Desse modo, na história das religiões, da ciência, da literatura, das grandes descobertas de qualquer povo e de qualquer época, quando se fala de alguém notável, geralmente está se referindo a alguém que ousou fazer o que outros diziam ser impossível. Pessoas que se recusaram aceitar as mesmices de suas épocas como repostas para tudo e ousaram “revoltar-se”, proporcionando diversos benefícios para gerações de futuras.
Resumindo, quando se trata de alienados por uma crença, vale mais a tarja de se um revoltado tendo recobrado a própria sanidade do que o título de pessoa de deus e de bem, vivendo em um eterno estado vegetativo ou parasita.

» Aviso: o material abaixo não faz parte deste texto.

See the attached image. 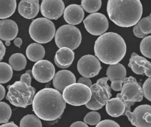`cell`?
<instances>
[{
	"label": "cell",
	"mask_w": 151,
	"mask_h": 127,
	"mask_svg": "<svg viewBox=\"0 0 151 127\" xmlns=\"http://www.w3.org/2000/svg\"><path fill=\"white\" fill-rule=\"evenodd\" d=\"M32 107L38 118L52 121L61 117L66 107V103L61 93L53 88H46L34 96Z\"/></svg>",
	"instance_id": "cell-1"
},
{
	"label": "cell",
	"mask_w": 151,
	"mask_h": 127,
	"mask_svg": "<svg viewBox=\"0 0 151 127\" xmlns=\"http://www.w3.org/2000/svg\"><path fill=\"white\" fill-rule=\"evenodd\" d=\"M126 44L116 33H104L98 37L94 45V53L99 61L107 65H115L125 56Z\"/></svg>",
	"instance_id": "cell-2"
},
{
	"label": "cell",
	"mask_w": 151,
	"mask_h": 127,
	"mask_svg": "<svg viewBox=\"0 0 151 127\" xmlns=\"http://www.w3.org/2000/svg\"><path fill=\"white\" fill-rule=\"evenodd\" d=\"M107 13L109 19L116 25L129 28L134 26L140 20L143 7L139 0H109Z\"/></svg>",
	"instance_id": "cell-3"
},
{
	"label": "cell",
	"mask_w": 151,
	"mask_h": 127,
	"mask_svg": "<svg viewBox=\"0 0 151 127\" xmlns=\"http://www.w3.org/2000/svg\"><path fill=\"white\" fill-rule=\"evenodd\" d=\"M6 100L12 105L26 108L32 105L36 89L35 88L22 81H16L14 84L8 86Z\"/></svg>",
	"instance_id": "cell-4"
},
{
	"label": "cell",
	"mask_w": 151,
	"mask_h": 127,
	"mask_svg": "<svg viewBox=\"0 0 151 127\" xmlns=\"http://www.w3.org/2000/svg\"><path fill=\"white\" fill-rule=\"evenodd\" d=\"M55 26L51 20L40 17L33 20L29 26V33L33 40L38 44H47L54 38Z\"/></svg>",
	"instance_id": "cell-5"
},
{
	"label": "cell",
	"mask_w": 151,
	"mask_h": 127,
	"mask_svg": "<svg viewBox=\"0 0 151 127\" xmlns=\"http://www.w3.org/2000/svg\"><path fill=\"white\" fill-rule=\"evenodd\" d=\"M116 97L125 104L126 111H131V107L135 102H139L143 100L142 88L134 77H126L123 80L121 93L116 95Z\"/></svg>",
	"instance_id": "cell-6"
},
{
	"label": "cell",
	"mask_w": 151,
	"mask_h": 127,
	"mask_svg": "<svg viewBox=\"0 0 151 127\" xmlns=\"http://www.w3.org/2000/svg\"><path fill=\"white\" fill-rule=\"evenodd\" d=\"M55 43L58 48L66 47L72 51L76 49L81 42V33L74 26H62L55 33Z\"/></svg>",
	"instance_id": "cell-7"
},
{
	"label": "cell",
	"mask_w": 151,
	"mask_h": 127,
	"mask_svg": "<svg viewBox=\"0 0 151 127\" xmlns=\"http://www.w3.org/2000/svg\"><path fill=\"white\" fill-rule=\"evenodd\" d=\"M62 93V97L65 103L74 106L85 105L92 96L90 88L80 83L68 86Z\"/></svg>",
	"instance_id": "cell-8"
},
{
	"label": "cell",
	"mask_w": 151,
	"mask_h": 127,
	"mask_svg": "<svg viewBox=\"0 0 151 127\" xmlns=\"http://www.w3.org/2000/svg\"><path fill=\"white\" fill-rule=\"evenodd\" d=\"M85 28L90 34L101 36L108 30L109 22L107 17L101 13L89 15L83 21Z\"/></svg>",
	"instance_id": "cell-9"
},
{
	"label": "cell",
	"mask_w": 151,
	"mask_h": 127,
	"mask_svg": "<svg viewBox=\"0 0 151 127\" xmlns=\"http://www.w3.org/2000/svg\"><path fill=\"white\" fill-rule=\"evenodd\" d=\"M124 115L135 127H151V106L149 105L139 106L133 112L125 111Z\"/></svg>",
	"instance_id": "cell-10"
},
{
	"label": "cell",
	"mask_w": 151,
	"mask_h": 127,
	"mask_svg": "<svg viewBox=\"0 0 151 127\" xmlns=\"http://www.w3.org/2000/svg\"><path fill=\"white\" fill-rule=\"evenodd\" d=\"M77 68L81 76L90 79L97 76L102 67L100 61L96 56L87 54L80 59L77 64Z\"/></svg>",
	"instance_id": "cell-11"
},
{
	"label": "cell",
	"mask_w": 151,
	"mask_h": 127,
	"mask_svg": "<svg viewBox=\"0 0 151 127\" xmlns=\"http://www.w3.org/2000/svg\"><path fill=\"white\" fill-rule=\"evenodd\" d=\"M32 71L34 79L41 83H49L55 75V68L52 63L44 59L36 62Z\"/></svg>",
	"instance_id": "cell-12"
},
{
	"label": "cell",
	"mask_w": 151,
	"mask_h": 127,
	"mask_svg": "<svg viewBox=\"0 0 151 127\" xmlns=\"http://www.w3.org/2000/svg\"><path fill=\"white\" fill-rule=\"evenodd\" d=\"M108 81L107 77L101 78L97 80L96 84L90 87L92 93L91 98L102 106H105L112 96L111 88L108 84Z\"/></svg>",
	"instance_id": "cell-13"
},
{
	"label": "cell",
	"mask_w": 151,
	"mask_h": 127,
	"mask_svg": "<svg viewBox=\"0 0 151 127\" xmlns=\"http://www.w3.org/2000/svg\"><path fill=\"white\" fill-rule=\"evenodd\" d=\"M41 14L47 19L57 20L65 10V4L62 0H44L40 6Z\"/></svg>",
	"instance_id": "cell-14"
},
{
	"label": "cell",
	"mask_w": 151,
	"mask_h": 127,
	"mask_svg": "<svg viewBox=\"0 0 151 127\" xmlns=\"http://www.w3.org/2000/svg\"><path fill=\"white\" fill-rule=\"evenodd\" d=\"M128 66L136 74L145 75L148 77H151L150 62L137 53H133L131 54Z\"/></svg>",
	"instance_id": "cell-15"
},
{
	"label": "cell",
	"mask_w": 151,
	"mask_h": 127,
	"mask_svg": "<svg viewBox=\"0 0 151 127\" xmlns=\"http://www.w3.org/2000/svg\"><path fill=\"white\" fill-rule=\"evenodd\" d=\"M52 79V84L55 89L60 93L63 92V89L68 86L74 84L76 82L74 73L67 70L58 71L55 73Z\"/></svg>",
	"instance_id": "cell-16"
},
{
	"label": "cell",
	"mask_w": 151,
	"mask_h": 127,
	"mask_svg": "<svg viewBox=\"0 0 151 127\" xmlns=\"http://www.w3.org/2000/svg\"><path fill=\"white\" fill-rule=\"evenodd\" d=\"M85 13L82 7L76 4H72L65 9L63 18L69 25L74 26L80 24L84 19Z\"/></svg>",
	"instance_id": "cell-17"
},
{
	"label": "cell",
	"mask_w": 151,
	"mask_h": 127,
	"mask_svg": "<svg viewBox=\"0 0 151 127\" xmlns=\"http://www.w3.org/2000/svg\"><path fill=\"white\" fill-rule=\"evenodd\" d=\"M40 10L39 0H22L18 6L19 13L28 19L35 18Z\"/></svg>",
	"instance_id": "cell-18"
},
{
	"label": "cell",
	"mask_w": 151,
	"mask_h": 127,
	"mask_svg": "<svg viewBox=\"0 0 151 127\" xmlns=\"http://www.w3.org/2000/svg\"><path fill=\"white\" fill-rule=\"evenodd\" d=\"M19 28L16 22L11 19L0 21V39L10 41L14 40L18 34Z\"/></svg>",
	"instance_id": "cell-19"
},
{
	"label": "cell",
	"mask_w": 151,
	"mask_h": 127,
	"mask_svg": "<svg viewBox=\"0 0 151 127\" xmlns=\"http://www.w3.org/2000/svg\"><path fill=\"white\" fill-rule=\"evenodd\" d=\"M74 59V53L69 48L59 49L56 53L55 63L60 68H67L72 65Z\"/></svg>",
	"instance_id": "cell-20"
},
{
	"label": "cell",
	"mask_w": 151,
	"mask_h": 127,
	"mask_svg": "<svg viewBox=\"0 0 151 127\" xmlns=\"http://www.w3.org/2000/svg\"><path fill=\"white\" fill-rule=\"evenodd\" d=\"M106 111L110 116L118 118L124 114L126 106L121 100L116 97L107 101L106 103Z\"/></svg>",
	"instance_id": "cell-21"
},
{
	"label": "cell",
	"mask_w": 151,
	"mask_h": 127,
	"mask_svg": "<svg viewBox=\"0 0 151 127\" xmlns=\"http://www.w3.org/2000/svg\"><path fill=\"white\" fill-rule=\"evenodd\" d=\"M126 69L122 64L117 63L109 65L106 71V76L108 80L113 82H123L126 77Z\"/></svg>",
	"instance_id": "cell-22"
},
{
	"label": "cell",
	"mask_w": 151,
	"mask_h": 127,
	"mask_svg": "<svg viewBox=\"0 0 151 127\" xmlns=\"http://www.w3.org/2000/svg\"><path fill=\"white\" fill-rule=\"evenodd\" d=\"M46 52L43 46L38 44L33 43L28 46L26 51V54L29 60L33 62H37L44 58Z\"/></svg>",
	"instance_id": "cell-23"
},
{
	"label": "cell",
	"mask_w": 151,
	"mask_h": 127,
	"mask_svg": "<svg viewBox=\"0 0 151 127\" xmlns=\"http://www.w3.org/2000/svg\"><path fill=\"white\" fill-rule=\"evenodd\" d=\"M17 3L16 0L0 1V19H7L16 11Z\"/></svg>",
	"instance_id": "cell-24"
},
{
	"label": "cell",
	"mask_w": 151,
	"mask_h": 127,
	"mask_svg": "<svg viewBox=\"0 0 151 127\" xmlns=\"http://www.w3.org/2000/svg\"><path fill=\"white\" fill-rule=\"evenodd\" d=\"M27 61L24 56L21 53L12 54L9 58V65L15 71H21L26 68Z\"/></svg>",
	"instance_id": "cell-25"
},
{
	"label": "cell",
	"mask_w": 151,
	"mask_h": 127,
	"mask_svg": "<svg viewBox=\"0 0 151 127\" xmlns=\"http://www.w3.org/2000/svg\"><path fill=\"white\" fill-rule=\"evenodd\" d=\"M12 76L13 71L11 66L6 63L0 62V84L8 83Z\"/></svg>",
	"instance_id": "cell-26"
},
{
	"label": "cell",
	"mask_w": 151,
	"mask_h": 127,
	"mask_svg": "<svg viewBox=\"0 0 151 127\" xmlns=\"http://www.w3.org/2000/svg\"><path fill=\"white\" fill-rule=\"evenodd\" d=\"M20 127H42V125L36 115L28 114L21 119Z\"/></svg>",
	"instance_id": "cell-27"
},
{
	"label": "cell",
	"mask_w": 151,
	"mask_h": 127,
	"mask_svg": "<svg viewBox=\"0 0 151 127\" xmlns=\"http://www.w3.org/2000/svg\"><path fill=\"white\" fill-rule=\"evenodd\" d=\"M101 0H83L81 6L86 12L94 14L101 9Z\"/></svg>",
	"instance_id": "cell-28"
},
{
	"label": "cell",
	"mask_w": 151,
	"mask_h": 127,
	"mask_svg": "<svg viewBox=\"0 0 151 127\" xmlns=\"http://www.w3.org/2000/svg\"><path fill=\"white\" fill-rule=\"evenodd\" d=\"M12 116V109L9 104L0 102V123H8Z\"/></svg>",
	"instance_id": "cell-29"
},
{
	"label": "cell",
	"mask_w": 151,
	"mask_h": 127,
	"mask_svg": "<svg viewBox=\"0 0 151 127\" xmlns=\"http://www.w3.org/2000/svg\"><path fill=\"white\" fill-rule=\"evenodd\" d=\"M138 26L143 34L147 35L151 33V18L150 15L146 17L140 19L137 22Z\"/></svg>",
	"instance_id": "cell-30"
},
{
	"label": "cell",
	"mask_w": 151,
	"mask_h": 127,
	"mask_svg": "<svg viewBox=\"0 0 151 127\" xmlns=\"http://www.w3.org/2000/svg\"><path fill=\"white\" fill-rule=\"evenodd\" d=\"M151 36H147L143 39L139 45V49L142 54L144 56L151 58Z\"/></svg>",
	"instance_id": "cell-31"
},
{
	"label": "cell",
	"mask_w": 151,
	"mask_h": 127,
	"mask_svg": "<svg viewBox=\"0 0 151 127\" xmlns=\"http://www.w3.org/2000/svg\"><path fill=\"white\" fill-rule=\"evenodd\" d=\"M101 115L96 111L90 112L84 118V123L90 125H97L101 121Z\"/></svg>",
	"instance_id": "cell-32"
},
{
	"label": "cell",
	"mask_w": 151,
	"mask_h": 127,
	"mask_svg": "<svg viewBox=\"0 0 151 127\" xmlns=\"http://www.w3.org/2000/svg\"><path fill=\"white\" fill-rule=\"evenodd\" d=\"M150 86H151V79L150 77H148L145 83L143 84L142 91L143 96L145 97L150 102H151V93H150Z\"/></svg>",
	"instance_id": "cell-33"
},
{
	"label": "cell",
	"mask_w": 151,
	"mask_h": 127,
	"mask_svg": "<svg viewBox=\"0 0 151 127\" xmlns=\"http://www.w3.org/2000/svg\"><path fill=\"white\" fill-rule=\"evenodd\" d=\"M96 127H120L117 123L111 119H105L100 121Z\"/></svg>",
	"instance_id": "cell-34"
},
{
	"label": "cell",
	"mask_w": 151,
	"mask_h": 127,
	"mask_svg": "<svg viewBox=\"0 0 151 127\" xmlns=\"http://www.w3.org/2000/svg\"><path fill=\"white\" fill-rule=\"evenodd\" d=\"M133 33L135 36L138 37V38L144 39L145 37L147 36V35L143 34V33L140 31V29H139L137 24H136L133 26Z\"/></svg>",
	"instance_id": "cell-35"
},
{
	"label": "cell",
	"mask_w": 151,
	"mask_h": 127,
	"mask_svg": "<svg viewBox=\"0 0 151 127\" xmlns=\"http://www.w3.org/2000/svg\"><path fill=\"white\" fill-rule=\"evenodd\" d=\"M78 83H80V84H84L86 86L88 87H90L92 84V81L90 80L89 78H86V77H80V79H79L78 81Z\"/></svg>",
	"instance_id": "cell-36"
},
{
	"label": "cell",
	"mask_w": 151,
	"mask_h": 127,
	"mask_svg": "<svg viewBox=\"0 0 151 127\" xmlns=\"http://www.w3.org/2000/svg\"><path fill=\"white\" fill-rule=\"evenodd\" d=\"M123 82H113L111 83V88L115 91H120L122 89Z\"/></svg>",
	"instance_id": "cell-37"
},
{
	"label": "cell",
	"mask_w": 151,
	"mask_h": 127,
	"mask_svg": "<svg viewBox=\"0 0 151 127\" xmlns=\"http://www.w3.org/2000/svg\"><path fill=\"white\" fill-rule=\"evenodd\" d=\"M21 81L27 83L29 85H31L32 83V77L28 73L22 74L21 77Z\"/></svg>",
	"instance_id": "cell-38"
},
{
	"label": "cell",
	"mask_w": 151,
	"mask_h": 127,
	"mask_svg": "<svg viewBox=\"0 0 151 127\" xmlns=\"http://www.w3.org/2000/svg\"><path fill=\"white\" fill-rule=\"evenodd\" d=\"M6 52V48L4 46V44L2 42V41L0 40V61L4 58V56Z\"/></svg>",
	"instance_id": "cell-39"
},
{
	"label": "cell",
	"mask_w": 151,
	"mask_h": 127,
	"mask_svg": "<svg viewBox=\"0 0 151 127\" xmlns=\"http://www.w3.org/2000/svg\"><path fill=\"white\" fill-rule=\"evenodd\" d=\"M70 127H88L87 124L82 121H76L74 122L70 125Z\"/></svg>",
	"instance_id": "cell-40"
},
{
	"label": "cell",
	"mask_w": 151,
	"mask_h": 127,
	"mask_svg": "<svg viewBox=\"0 0 151 127\" xmlns=\"http://www.w3.org/2000/svg\"><path fill=\"white\" fill-rule=\"evenodd\" d=\"M5 96V89L0 84V101L2 100Z\"/></svg>",
	"instance_id": "cell-41"
},
{
	"label": "cell",
	"mask_w": 151,
	"mask_h": 127,
	"mask_svg": "<svg viewBox=\"0 0 151 127\" xmlns=\"http://www.w3.org/2000/svg\"><path fill=\"white\" fill-rule=\"evenodd\" d=\"M14 43L15 46L18 47H20L22 44V40L21 38H16L14 39Z\"/></svg>",
	"instance_id": "cell-42"
},
{
	"label": "cell",
	"mask_w": 151,
	"mask_h": 127,
	"mask_svg": "<svg viewBox=\"0 0 151 127\" xmlns=\"http://www.w3.org/2000/svg\"><path fill=\"white\" fill-rule=\"evenodd\" d=\"M0 127H19V126L15 124L13 121H12L10 123H5V124H3V125L0 126Z\"/></svg>",
	"instance_id": "cell-43"
},
{
	"label": "cell",
	"mask_w": 151,
	"mask_h": 127,
	"mask_svg": "<svg viewBox=\"0 0 151 127\" xmlns=\"http://www.w3.org/2000/svg\"><path fill=\"white\" fill-rule=\"evenodd\" d=\"M26 73H28V74H29V76L32 77V70H27V71H26Z\"/></svg>",
	"instance_id": "cell-44"
},
{
	"label": "cell",
	"mask_w": 151,
	"mask_h": 127,
	"mask_svg": "<svg viewBox=\"0 0 151 127\" xmlns=\"http://www.w3.org/2000/svg\"><path fill=\"white\" fill-rule=\"evenodd\" d=\"M5 45L7 46H10V41H6V42H5Z\"/></svg>",
	"instance_id": "cell-45"
}]
</instances>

A liberdade é um processo gradativo e à medida que os “comentários e condenações dos santos” não te incomodam mais, é um possível sinal de que você realmente se libertou por completo, não apenas dos dogmas e das paranoias de um povo, mas da influência que estes exercem sobre a vida muitos sem que estes percebam.
Se toda liberdade tem um preço, ser desprezado por “santos ensandecidos” não é um demérito, é um elogio! Há coisas que o dinheiro não pode pagar e o liberta-se de uma loucura sem ter se tornado um louco é um privilégio de poucos. Pensem nisso.
Pensem nisso. REVEJAM SEUS CONCEITOS!
Saúde e Sanidade à Todos!
Texto escrito em 8/5/21.
*Antônio F. Bispo é graduando em jornalismo, Bacharel em Teologia, estudante de religiões e filosofia.